Researchers develop a biomass supply chain model
By Erin Voegele | November 21, 2011

Developing effective biomass conversion technologies is only one component of building out the advanced biorefining industry. Those in the sector must also figure out ways to effectively and economically store, transport and deliver biomass to the many conversion facilities that will likely dot our national landscape.

A team of researchers at Texas A&M University is working on a modeling system that is designed to add to that process. Wilbert Wilhelm, a professor of Industrial Engineering, and Stephen Searcy, a professor of Biological and Industrial engineering, along with doctoral student An Heung, have formulated a statistical model that deals with multiple time periods and multiple commodities to address supply chain design problems for lignocellulosic biomass. The model considers all components of the supply chain, from feedstock suppliers to biofuel customers.

One of the big questions for biorefinery developers is whether you should have a centralized supply chain that serves a single large plant, or several smaller conversions facilities that are closer to sources of feedstocks, says Wilhelm. “There is a problem in moving biomass,” he says. “It doesn’t have a lot of energy content, and you may invest more energy moving it that you will be able to extract.”

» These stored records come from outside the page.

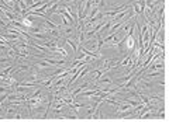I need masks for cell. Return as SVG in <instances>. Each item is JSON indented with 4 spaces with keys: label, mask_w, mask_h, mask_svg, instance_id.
<instances>
[{
    "label": "cell",
    "mask_w": 169,
    "mask_h": 122,
    "mask_svg": "<svg viewBox=\"0 0 169 122\" xmlns=\"http://www.w3.org/2000/svg\"><path fill=\"white\" fill-rule=\"evenodd\" d=\"M24 3L27 4V7H28V6H31V4H34V3H35V2H34V0H24Z\"/></svg>",
    "instance_id": "6da1fadb"
}]
</instances>
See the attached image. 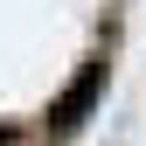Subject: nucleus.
Returning a JSON list of instances; mask_svg holds the SVG:
<instances>
[{
  "instance_id": "f257e3e1",
  "label": "nucleus",
  "mask_w": 146,
  "mask_h": 146,
  "mask_svg": "<svg viewBox=\"0 0 146 146\" xmlns=\"http://www.w3.org/2000/svg\"><path fill=\"white\" fill-rule=\"evenodd\" d=\"M98 90H104V63H84V77L70 84L56 104H49V125H77V118L90 111V104H98Z\"/></svg>"
},
{
  "instance_id": "f03ea898",
  "label": "nucleus",
  "mask_w": 146,
  "mask_h": 146,
  "mask_svg": "<svg viewBox=\"0 0 146 146\" xmlns=\"http://www.w3.org/2000/svg\"><path fill=\"white\" fill-rule=\"evenodd\" d=\"M0 146H21V139H14V125H0Z\"/></svg>"
}]
</instances>
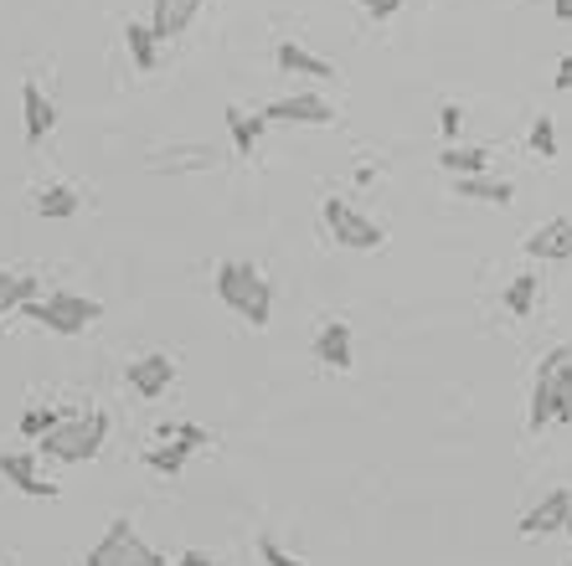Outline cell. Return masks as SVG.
Returning <instances> with one entry per match:
<instances>
[{
	"label": "cell",
	"instance_id": "obj_35",
	"mask_svg": "<svg viewBox=\"0 0 572 566\" xmlns=\"http://www.w3.org/2000/svg\"><path fill=\"white\" fill-rule=\"evenodd\" d=\"M160 566H166V562H160Z\"/></svg>",
	"mask_w": 572,
	"mask_h": 566
},
{
	"label": "cell",
	"instance_id": "obj_26",
	"mask_svg": "<svg viewBox=\"0 0 572 566\" xmlns=\"http://www.w3.org/2000/svg\"><path fill=\"white\" fill-rule=\"evenodd\" d=\"M57 417H63V412H57V407H32V412H21V422H16V428H21V438H32V443H36V438L47 433V428H52V422H57Z\"/></svg>",
	"mask_w": 572,
	"mask_h": 566
},
{
	"label": "cell",
	"instance_id": "obj_5",
	"mask_svg": "<svg viewBox=\"0 0 572 566\" xmlns=\"http://www.w3.org/2000/svg\"><path fill=\"white\" fill-rule=\"evenodd\" d=\"M88 566H160V551L145 546L135 535V525L119 516L109 531H103V541L93 551H88Z\"/></svg>",
	"mask_w": 572,
	"mask_h": 566
},
{
	"label": "cell",
	"instance_id": "obj_21",
	"mask_svg": "<svg viewBox=\"0 0 572 566\" xmlns=\"http://www.w3.org/2000/svg\"><path fill=\"white\" fill-rule=\"evenodd\" d=\"M36 294H42V283L32 273H5L0 268V319L11 315V309H21V304H32Z\"/></svg>",
	"mask_w": 572,
	"mask_h": 566
},
{
	"label": "cell",
	"instance_id": "obj_12",
	"mask_svg": "<svg viewBox=\"0 0 572 566\" xmlns=\"http://www.w3.org/2000/svg\"><path fill=\"white\" fill-rule=\"evenodd\" d=\"M315 361L330 371H351L356 366V346H351V325L346 319H325L315 335Z\"/></svg>",
	"mask_w": 572,
	"mask_h": 566
},
{
	"label": "cell",
	"instance_id": "obj_22",
	"mask_svg": "<svg viewBox=\"0 0 572 566\" xmlns=\"http://www.w3.org/2000/svg\"><path fill=\"white\" fill-rule=\"evenodd\" d=\"M124 47H130L139 72H155V63H160V42H155V32L145 26V21H130V26H124Z\"/></svg>",
	"mask_w": 572,
	"mask_h": 566
},
{
	"label": "cell",
	"instance_id": "obj_18",
	"mask_svg": "<svg viewBox=\"0 0 572 566\" xmlns=\"http://www.w3.org/2000/svg\"><path fill=\"white\" fill-rule=\"evenodd\" d=\"M222 118H227V134H233V150L248 160V155L258 150V139H263V129H269V124H263L258 114H243V109H227Z\"/></svg>",
	"mask_w": 572,
	"mask_h": 566
},
{
	"label": "cell",
	"instance_id": "obj_24",
	"mask_svg": "<svg viewBox=\"0 0 572 566\" xmlns=\"http://www.w3.org/2000/svg\"><path fill=\"white\" fill-rule=\"evenodd\" d=\"M537 288H541V283L531 279V273L511 279V288H505V309H511V315H531V304H537Z\"/></svg>",
	"mask_w": 572,
	"mask_h": 566
},
{
	"label": "cell",
	"instance_id": "obj_28",
	"mask_svg": "<svg viewBox=\"0 0 572 566\" xmlns=\"http://www.w3.org/2000/svg\"><path fill=\"white\" fill-rule=\"evenodd\" d=\"M438 129H444V139L455 145L459 129H464V109H459V103H444V109H438Z\"/></svg>",
	"mask_w": 572,
	"mask_h": 566
},
{
	"label": "cell",
	"instance_id": "obj_25",
	"mask_svg": "<svg viewBox=\"0 0 572 566\" xmlns=\"http://www.w3.org/2000/svg\"><path fill=\"white\" fill-rule=\"evenodd\" d=\"M160 438H170V443H186L191 453L212 443V433H206V428H197V422H160Z\"/></svg>",
	"mask_w": 572,
	"mask_h": 566
},
{
	"label": "cell",
	"instance_id": "obj_1",
	"mask_svg": "<svg viewBox=\"0 0 572 566\" xmlns=\"http://www.w3.org/2000/svg\"><path fill=\"white\" fill-rule=\"evenodd\" d=\"M217 299L233 309L237 319H248L253 330H263L273 319V283L263 279V268L243 263V258H227V263L217 268Z\"/></svg>",
	"mask_w": 572,
	"mask_h": 566
},
{
	"label": "cell",
	"instance_id": "obj_16",
	"mask_svg": "<svg viewBox=\"0 0 572 566\" xmlns=\"http://www.w3.org/2000/svg\"><path fill=\"white\" fill-rule=\"evenodd\" d=\"M455 196H459V201H485V206H511L516 185L485 170V176H459V181H455Z\"/></svg>",
	"mask_w": 572,
	"mask_h": 566
},
{
	"label": "cell",
	"instance_id": "obj_7",
	"mask_svg": "<svg viewBox=\"0 0 572 566\" xmlns=\"http://www.w3.org/2000/svg\"><path fill=\"white\" fill-rule=\"evenodd\" d=\"M263 124H336V109L321 99V93H294V99H273L269 109H263Z\"/></svg>",
	"mask_w": 572,
	"mask_h": 566
},
{
	"label": "cell",
	"instance_id": "obj_31",
	"mask_svg": "<svg viewBox=\"0 0 572 566\" xmlns=\"http://www.w3.org/2000/svg\"><path fill=\"white\" fill-rule=\"evenodd\" d=\"M557 93H572V57H562V63H557Z\"/></svg>",
	"mask_w": 572,
	"mask_h": 566
},
{
	"label": "cell",
	"instance_id": "obj_27",
	"mask_svg": "<svg viewBox=\"0 0 572 566\" xmlns=\"http://www.w3.org/2000/svg\"><path fill=\"white\" fill-rule=\"evenodd\" d=\"M531 150H537L541 160H557V129H552V118H537V124H531Z\"/></svg>",
	"mask_w": 572,
	"mask_h": 566
},
{
	"label": "cell",
	"instance_id": "obj_9",
	"mask_svg": "<svg viewBox=\"0 0 572 566\" xmlns=\"http://www.w3.org/2000/svg\"><path fill=\"white\" fill-rule=\"evenodd\" d=\"M124 382H130V392H139V397H160V392H170V382H176V361L170 355H139V361H130L124 366Z\"/></svg>",
	"mask_w": 572,
	"mask_h": 566
},
{
	"label": "cell",
	"instance_id": "obj_17",
	"mask_svg": "<svg viewBox=\"0 0 572 566\" xmlns=\"http://www.w3.org/2000/svg\"><path fill=\"white\" fill-rule=\"evenodd\" d=\"M273 63L284 67V72H294V78H336V67L325 63V57H315V52H304L300 42H279Z\"/></svg>",
	"mask_w": 572,
	"mask_h": 566
},
{
	"label": "cell",
	"instance_id": "obj_19",
	"mask_svg": "<svg viewBox=\"0 0 572 566\" xmlns=\"http://www.w3.org/2000/svg\"><path fill=\"white\" fill-rule=\"evenodd\" d=\"M438 166L449 170V176H485L490 170V150H480V145H449V150L438 155Z\"/></svg>",
	"mask_w": 572,
	"mask_h": 566
},
{
	"label": "cell",
	"instance_id": "obj_32",
	"mask_svg": "<svg viewBox=\"0 0 572 566\" xmlns=\"http://www.w3.org/2000/svg\"><path fill=\"white\" fill-rule=\"evenodd\" d=\"M176 566H217V562H212L206 551H186V556H181V562H176Z\"/></svg>",
	"mask_w": 572,
	"mask_h": 566
},
{
	"label": "cell",
	"instance_id": "obj_23",
	"mask_svg": "<svg viewBox=\"0 0 572 566\" xmlns=\"http://www.w3.org/2000/svg\"><path fill=\"white\" fill-rule=\"evenodd\" d=\"M186 459H191V449H186V443H170V438H160V449L145 453V464H150L155 474H181Z\"/></svg>",
	"mask_w": 572,
	"mask_h": 566
},
{
	"label": "cell",
	"instance_id": "obj_2",
	"mask_svg": "<svg viewBox=\"0 0 572 566\" xmlns=\"http://www.w3.org/2000/svg\"><path fill=\"white\" fill-rule=\"evenodd\" d=\"M572 417V340L541 355L537 382H531V428H552Z\"/></svg>",
	"mask_w": 572,
	"mask_h": 566
},
{
	"label": "cell",
	"instance_id": "obj_34",
	"mask_svg": "<svg viewBox=\"0 0 572 566\" xmlns=\"http://www.w3.org/2000/svg\"><path fill=\"white\" fill-rule=\"evenodd\" d=\"M562 531H568V541H572V520H568V525H562Z\"/></svg>",
	"mask_w": 572,
	"mask_h": 566
},
{
	"label": "cell",
	"instance_id": "obj_3",
	"mask_svg": "<svg viewBox=\"0 0 572 566\" xmlns=\"http://www.w3.org/2000/svg\"><path fill=\"white\" fill-rule=\"evenodd\" d=\"M103 438H109V417L72 412V417H57L47 433L36 438V453H47L52 464H88V459H99Z\"/></svg>",
	"mask_w": 572,
	"mask_h": 566
},
{
	"label": "cell",
	"instance_id": "obj_11",
	"mask_svg": "<svg viewBox=\"0 0 572 566\" xmlns=\"http://www.w3.org/2000/svg\"><path fill=\"white\" fill-rule=\"evenodd\" d=\"M521 248H526V258H541V263H568V258H572V222L568 217L541 222Z\"/></svg>",
	"mask_w": 572,
	"mask_h": 566
},
{
	"label": "cell",
	"instance_id": "obj_15",
	"mask_svg": "<svg viewBox=\"0 0 572 566\" xmlns=\"http://www.w3.org/2000/svg\"><path fill=\"white\" fill-rule=\"evenodd\" d=\"M217 166V155L206 150V145H176V150H155L150 155V170L155 176H181V170H212Z\"/></svg>",
	"mask_w": 572,
	"mask_h": 566
},
{
	"label": "cell",
	"instance_id": "obj_14",
	"mask_svg": "<svg viewBox=\"0 0 572 566\" xmlns=\"http://www.w3.org/2000/svg\"><path fill=\"white\" fill-rule=\"evenodd\" d=\"M21 118H26V145H42L57 129V103L36 83H21Z\"/></svg>",
	"mask_w": 572,
	"mask_h": 566
},
{
	"label": "cell",
	"instance_id": "obj_13",
	"mask_svg": "<svg viewBox=\"0 0 572 566\" xmlns=\"http://www.w3.org/2000/svg\"><path fill=\"white\" fill-rule=\"evenodd\" d=\"M206 0H150V26L155 42H170V36H181L191 21H197V11H202Z\"/></svg>",
	"mask_w": 572,
	"mask_h": 566
},
{
	"label": "cell",
	"instance_id": "obj_30",
	"mask_svg": "<svg viewBox=\"0 0 572 566\" xmlns=\"http://www.w3.org/2000/svg\"><path fill=\"white\" fill-rule=\"evenodd\" d=\"M367 16H377V21H388V16H397L403 11V0H356Z\"/></svg>",
	"mask_w": 572,
	"mask_h": 566
},
{
	"label": "cell",
	"instance_id": "obj_10",
	"mask_svg": "<svg viewBox=\"0 0 572 566\" xmlns=\"http://www.w3.org/2000/svg\"><path fill=\"white\" fill-rule=\"evenodd\" d=\"M0 474H5V484H16L21 495H32V500H52V495H57V484L36 474V453L32 449L0 453Z\"/></svg>",
	"mask_w": 572,
	"mask_h": 566
},
{
	"label": "cell",
	"instance_id": "obj_6",
	"mask_svg": "<svg viewBox=\"0 0 572 566\" xmlns=\"http://www.w3.org/2000/svg\"><path fill=\"white\" fill-rule=\"evenodd\" d=\"M325 227H330V237H336L340 248H351V252H371V248L388 242V233H382L377 222L361 217L351 201H340V196L325 201Z\"/></svg>",
	"mask_w": 572,
	"mask_h": 566
},
{
	"label": "cell",
	"instance_id": "obj_29",
	"mask_svg": "<svg viewBox=\"0 0 572 566\" xmlns=\"http://www.w3.org/2000/svg\"><path fill=\"white\" fill-rule=\"evenodd\" d=\"M258 556H263V562H269V566H304L300 556H289V551L279 546L273 535H263V541H258Z\"/></svg>",
	"mask_w": 572,
	"mask_h": 566
},
{
	"label": "cell",
	"instance_id": "obj_20",
	"mask_svg": "<svg viewBox=\"0 0 572 566\" xmlns=\"http://www.w3.org/2000/svg\"><path fill=\"white\" fill-rule=\"evenodd\" d=\"M78 191L72 185H47V191H36V217H47V222H68L78 217Z\"/></svg>",
	"mask_w": 572,
	"mask_h": 566
},
{
	"label": "cell",
	"instance_id": "obj_8",
	"mask_svg": "<svg viewBox=\"0 0 572 566\" xmlns=\"http://www.w3.org/2000/svg\"><path fill=\"white\" fill-rule=\"evenodd\" d=\"M568 520H572V489H547L541 505H537V510H526V520L516 525V531H521L526 541H537V535L562 531Z\"/></svg>",
	"mask_w": 572,
	"mask_h": 566
},
{
	"label": "cell",
	"instance_id": "obj_4",
	"mask_svg": "<svg viewBox=\"0 0 572 566\" xmlns=\"http://www.w3.org/2000/svg\"><path fill=\"white\" fill-rule=\"evenodd\" d=\"M26 315L52 335H83L93 319L103 315L99 299H88V294H72V288H52V294H36L32 304H21Z\"/></svg>",
	"mask_w": 572,
	"mask_h": 566
},
{
	"label": "cell",
	"instance_id": "obj_33",
	"mask_svg": "<svg viewBox=\"0 0 572 566\" xmlns=\"http://www.w3.org/2000/svg\"><path fill=\"white\" fill-rule=\"evenodd\" d=\"M552 16L557 21H572V0H552Z\"/></svg>",
	"mask_w": 572,
	"mask_h": 566
}]
</instances>
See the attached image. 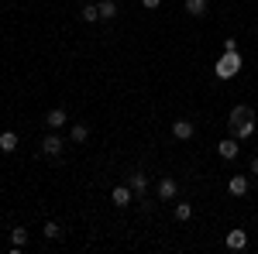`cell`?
I'll return each mask as SVG.
<instances>
[{"mask_svg": "<svg viewBox=\"0 0 258 254\" xmlns=\"http://www.w3.org/2000/svg\"><path fill=\"white\" fill-rule=\"evenodd\" d=\"M227 193H231V196H244V193H248V179H244V176H231Z\"/></svg>", "mask_w": 258, "mask_h": 254, "instance_id": "13", "label": "cell"}, {"mask_svg": "<svg viewBox=\"0 0 258 254\" xmlns=\"http://www.w3.org/2000/svg\"><path fill=\"white\" fill-rule=\"evenodd\" d=\"M207 11H210L207 0H186V14L189 18H207Z\"/></svg>", "mask_w": 258, "mask_h": 254, "instance_id": "8", "label": "cell"}, {"mask_svg": "<svg viewBox=\"0 0 258 254\" xmlns=\"http://www.w3.org/2000/svg\"><path fill=\"white\" fill-rule=\"evenodd\" d=\"M41 234L48 237V240H59V237H62V227H59V223H52V220H48V223L41 227Z\"/></svg>", "mask_w": 258, "mask_h": 254, "instance_id": "18", "label": "cell"}, {"mask_svg": "<svg viewBox=\"0 0 258 254\" xmlns=\"http://www.w3.org/2000/svg\"><path fill=\"white\" fill-rule=\"evenodd\" d=\"M127 186L135 189V196H145L148 193V176H145V172H131V176H127Z\"/></svg>", "mask_w": 258, "mask_h": 254, "instance_id": "6", "label": "cell"}, {"mask_svg": "<svg viewBox=\"0 0 258 254\" xmlns=\"http://www.w3.org/2000/svg\"><path fill=\"white\" fill-rule=\"evenodd\" d=\"M241 72V55L238 52H224L217 59V65H214V76L217 79H234Z\"/></svg>", "mask_w": 258, "mask_h": 254, "instance_id": "1", "label": "cell"}, {"mask_svg": "<svg viewBox=\"0 0 258 254\" xmlns=\"http://www.w3.org/2000/svg\"><path fill=\"white\" fill-rule=\"evenodd\" d=\"M62 148H66V141L59 137V131H52V134H45V137H41V155L59 158V155H62Z\"/></svg>", "mask_w": 258, "mask_h": 254, "instance_id": "2", "label": "cell"}, {"mask_svg": "<svg viewBox=\"0 0 258 254\" xmlns=\"http://www.w3.org/2000/svg\"><path fill=\"white\" fill-rule=\"evenodd\" d=\"M11 240H14V247H24V244H28V230H24V227L11 230Z\"/></svg>", "mask_w": 258, "mask_h": 254, "instance_id": "20", "label": "cell"}, {"mask_svg": "<svg viewBox=\"0 0 258 254\" xmlns=\"http://www.w3.org/2000/svg\"><path fill=\"white\" fill-rule=\"evenodd\" d=\"M83 4H90V0H83Z\"/></svg>", "mask_w": 258, "mask_h": 254, "instance_id": "23", "label": "cell"}, {"mask_svg": "<svg viewBox=\"0 0 258 254\" xmlns=\"http://www.w3.org/2000/svg\"><path fill=\"white\" fill-rule=\"evenodd\" d=\"M193 131H197L193 120H172V137H176V141H189Z\"/></svg>", "mask_w": 258, "mask_h": 254, "instance_id": "3", "label": "cell"}, {"mask_svg": "<svg viewBox=\"0 0 258 254\" xmlns=\"http://www.w3.org/2000/svg\"><path fill=\"white\" fill-rule=\"evenodd\" d=\"M66 110H62V107H55V110H48V114H45V124H48V127H52V131H62V127H66Z\"/></svg>", "mask_w": 258, "mask_h": 254, "instance_id": "5", "label": "cell"}, {"mask_svg": "<svg viewBox=\"0 0 258 254\" xmlns=\"http://www.w3.org/2000/svg\"><path fill=\"white\" fill-rule=\"evenodd\" d=\"M131 196H135V189H131V186H117V189L110 193V199H114L117 206H127V203H131Z\"/></svg>", "mask_w": 258, "mask_h": 254, "instance_id": "11", "label": "cell"}, {"mask_svg": "<svg viewBox=\"0 0 258 254\" xmlns=\"http://www.w3.org/2000/svg\"><path fill=\"white\" fill-rule=\"evenodd\" d=\"M189 216H193V206H189V203H176V220L179 223H186Z\"/></svg>", "mask_w": 258, "mask_h": 254, "instance_id": "19", "label": "cell"}, {"mask_svg": "<svg viewBox=\"0 0 258 254\" xmlns=\"http://www.w3.org/2000/svg\"><path fill=\"white\" fill-rule=\"evenodd\" d=\"M227 247H231V251H244V247H248V234H244V230H231V234H227Z\"/></svg>", "mask_w": 258, "mask_h": 254, "instance_id": "7", "label": "cell"}, {"mask_svg": "<svg viewBox=\"0 0 258 254\" xmlns=\"http://www.w3.org/2000/svg\"><path fill=\"white\" fill-rule=\"evenodd\" d=\"M217 155L220 158H238V141H234V137H224L217 144Z\"/></svg>", "mask_w": 258, "mask_h": 254, "instance_id": "9", "label": "cell"}, {"mask_svg": "<svg viewBox=\"0 0 258 254\" xmlns=\"http://www.w3.org/2000/svg\"><path fill=\"white\" fill-rule=\"evenodd\" d=\"M14 148H18V134H14V131H4V134H0V151L11 155Z\"/></svg>", "mask_w": 258, "mask_h": 254, "instance_id": "15", "label": "cell"}, {"mask_svg": "<svg viewBox=\"0 0 258 254\" xmlns=\"http://www.w3.org/2000/svg\"><path fill=\"white\" fill-rule=\"evenodd\" d=\"M97 7H100V21H114V18L120 14V11H117V4H114V0H100Z\"/></svg>", "mask_w": 258, "mask_h": 254, "instance_id": "12", "label": "cell"}, {"mask_svg": "<svg viewBox=\"0 0 258 254\" xmlns=\"http://www.w3.org/2000/svg\"><path fill=\"white\" fill-rule=\"evenodd\" d=\"M69 137H73V144H86V141H90V127H86V124H73Z\"/></svg>", "mask_w": 258, "mask_h": 254, "instance_id": "14", "label": "cell"}, {"mask_svg": "<svg viewBox=\"0 0 258 254\" xmlns=\"http://www.w3.org/2000/svg\"><path fill=\"white\" fill-rule=\"evenodd\" d=\"M176 193H179L176 179H162L159 182V199H176Z\"/></svg>", "mask_w": 258, "mask_h": 254, "instance_id": "10", "label": "cell"}, {"mask_svg": "<svg viewBox=\"0 0 258 254\" xmlns=\"http://www.w3.org/2000/svg\"><path fill=\"white\" fill-rule=\"evenodd\" d=\"M234 134H238V137H251V134H255V117H251V120H241V124H234Z\"/></svg>", "mask_w": 258, "mask_h": 254, "instance_id": "16", "label": "cell"}, {"mask_svg": "<svg viewBox=\"0 0 258 254\" xmlns=\"http://www.w3.org/2000/svg\"><path fill=\"white\" fill-rule=\"evenodd\" d=\"M251 176H258V158H251Z\"/></svg>", "mask_w": 258, "mask_h": 254, "instance_id": "22", "label": "cell"}, {"mask_svg": "<svg viewBox=\"0 0 258 254\" xmlns=\"http://www.w3.org/2000/svg\"><path fill=\"white\" fill-rule=\"evenodd\" d=\"M255 117V110L248 107V103H238V107H231V117H227V124L234 127V124H241V120H251Z\"/></svg>", "mask_w": 258, "mask_h": 254, "instance_id": "4", "label": "cell"}, {"mask_svg": "<svg viewBox=\"0 0 258 254\" xmlns=\"http://www.w3.org/2000/svg\"><path fill=\"white\" fill-rule=\"evenodd\" d=\"M141 4H145V7H148V11H155V7H159L162 0H141Z\"/></svg>", "mask_w": 258, "mask_h": 254, "instance_id": "21", "label": "cell"}, {"mask_svg": "<svg viewBox=\"0 0 258 254\" xmlns=\"http://www.w3.org/2000/svg\"><path fill=\"white\" fill-rule=\"evenodd\" d=\"M83 21H86V24H97L100 21V7L97 4H86V7H83Z\"/></svg>", "mask_w": 258, "mask_h": 254, "instance_id": "17", "label": "cell"}]
</instances>
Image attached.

The model developed by Wilhelm and his colleagues is flexible, allowing for the evaluation of various feedstocks. “You can define a particular feedstock by identifying certain parameter values,” he says, such as moisture content, energy content, and harvest area. According to Wilhelm, the model also addresses elements in the supply chain such as storage facilities. For example, he says, the model can evaluate the potential differences between small on-farm storage versus a larger, more regional storage solution. The model can also account for different conversion process parameters.

The research team is about to publish its third academic paper regarding the modeling system, and is hoping to continue to expand on this line of research in the future. “We are looking for funding to continue this work, and I have several colleagues who are interested in collaborating on such a project,” Wilhelm says, noting that the next step in the research would likely look to develop a solution methodology that would enable the model to better evaluate supply chain issues over larger geographical areas.